The Leiden Institute of Brain and Cognition at the Leiden University in the Netherlands recently released a study that connected eating more probiotics and an improved mood. Scientists suggest that probiotics can be a good way to fight depression, anxiety, or just plain old make you feel better after you have had a crappy day.
Probiotics are known to help with irritable bowel syndrome, infections diarrhea, some skin conditions, and even oral health. These healthy little guys are often found in Greek yogurts and supplements. There have been numerous studies showing how they can keep your gut flora healthy, there hasn’t been nearly enough research looking into the abilities of probiotics other than digestive related issues.
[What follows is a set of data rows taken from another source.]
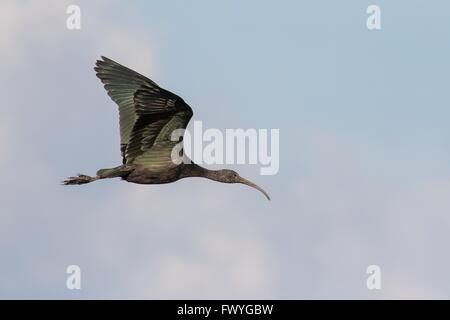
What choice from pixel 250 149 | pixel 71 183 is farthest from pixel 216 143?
pixel 71 183

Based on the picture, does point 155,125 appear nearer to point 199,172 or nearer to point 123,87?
point 123,87

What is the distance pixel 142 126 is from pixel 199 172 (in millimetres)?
2253

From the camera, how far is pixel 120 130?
122ft

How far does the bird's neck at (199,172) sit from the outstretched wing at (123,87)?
167cm

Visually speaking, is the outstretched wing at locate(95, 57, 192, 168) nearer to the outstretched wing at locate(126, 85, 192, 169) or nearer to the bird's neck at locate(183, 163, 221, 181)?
the outstretched wing at locate(126, 85, 192, 169)

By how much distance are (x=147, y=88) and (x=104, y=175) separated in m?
2.35

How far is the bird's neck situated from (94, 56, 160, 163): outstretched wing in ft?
5.46

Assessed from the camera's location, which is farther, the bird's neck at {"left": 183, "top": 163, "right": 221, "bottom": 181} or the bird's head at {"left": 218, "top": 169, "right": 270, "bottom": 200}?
the bird's head at {"left": 218, "top": 169, "right": 270, "bottom": 200}

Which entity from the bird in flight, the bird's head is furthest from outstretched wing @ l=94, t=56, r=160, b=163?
the bird's head

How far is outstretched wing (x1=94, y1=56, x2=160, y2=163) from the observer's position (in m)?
37.1

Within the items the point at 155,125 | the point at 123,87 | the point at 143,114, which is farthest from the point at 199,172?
the point at 123,87

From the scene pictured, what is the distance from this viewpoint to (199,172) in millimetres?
38531

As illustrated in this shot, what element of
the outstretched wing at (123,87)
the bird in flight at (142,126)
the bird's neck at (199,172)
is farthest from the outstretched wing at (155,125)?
the bird's neck at (199,172)
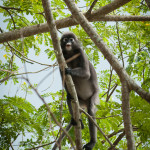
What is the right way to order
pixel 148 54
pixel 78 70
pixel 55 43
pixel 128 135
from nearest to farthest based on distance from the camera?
pixel 128 135 < pixel 55 43 < pixel 78 70 < pixel 148 54

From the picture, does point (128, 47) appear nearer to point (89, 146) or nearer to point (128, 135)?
point (89, 146)

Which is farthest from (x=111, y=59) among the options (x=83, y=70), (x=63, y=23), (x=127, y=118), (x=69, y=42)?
(x=69, y=42)

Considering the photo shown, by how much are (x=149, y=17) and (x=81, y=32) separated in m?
2.06

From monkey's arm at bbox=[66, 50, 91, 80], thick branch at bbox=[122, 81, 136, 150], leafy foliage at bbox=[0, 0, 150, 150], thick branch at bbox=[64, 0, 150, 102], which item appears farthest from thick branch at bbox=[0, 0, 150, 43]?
thick branch at bbox=[122, 81, 136, 150]

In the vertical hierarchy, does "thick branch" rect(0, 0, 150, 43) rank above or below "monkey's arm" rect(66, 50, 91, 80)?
above

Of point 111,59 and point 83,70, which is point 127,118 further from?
point 83,70

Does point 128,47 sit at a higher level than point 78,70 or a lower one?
higher

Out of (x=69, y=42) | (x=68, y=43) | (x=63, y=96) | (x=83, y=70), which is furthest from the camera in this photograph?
(x=69, y=42)

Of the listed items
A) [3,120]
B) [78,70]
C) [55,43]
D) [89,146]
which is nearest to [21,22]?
[78,70]

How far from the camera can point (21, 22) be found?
19.6ft

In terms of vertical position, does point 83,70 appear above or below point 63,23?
below

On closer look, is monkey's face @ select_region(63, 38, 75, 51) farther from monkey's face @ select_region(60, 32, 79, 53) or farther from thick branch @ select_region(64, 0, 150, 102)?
thick branch @ select_region(64, 0, 150, 102)

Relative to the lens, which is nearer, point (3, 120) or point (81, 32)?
point (3, 120)

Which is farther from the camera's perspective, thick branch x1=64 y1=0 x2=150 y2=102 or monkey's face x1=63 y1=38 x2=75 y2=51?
monkey's face x1=63 y1=38 x2=75 y2=51
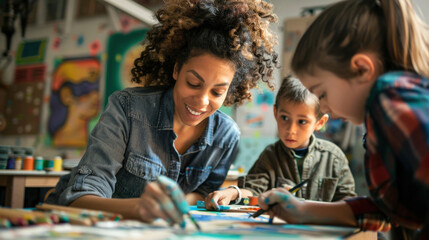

SEE ALSO: 5 Fantastic Fermented Salad Dressings Full of Healthy Probiotics
This study involved 40 healthy adults who had no known mood disorders. 20 of them were given a powdered probiotic supplement to consume every evening for a period of 4 weeks. The other 20 were given a placebo, but they believed that they were taking probiotics.
The subjects who consumed the probiotics supplements began to see improvements in their moods. They stated that they didn’t feel sad as often as those who took placebos. These same sub jects also had fewer depressive thoughts after they did experience feelings of sadness.
The results of this study provide the first evidence that the consumption of probiotics can help reduce negative thoughts and improve a person’s mood.
The supplement that the subjects in this study took contained eight types of bacteria such as lactobacillus, lactococcus, and bifidobacterium.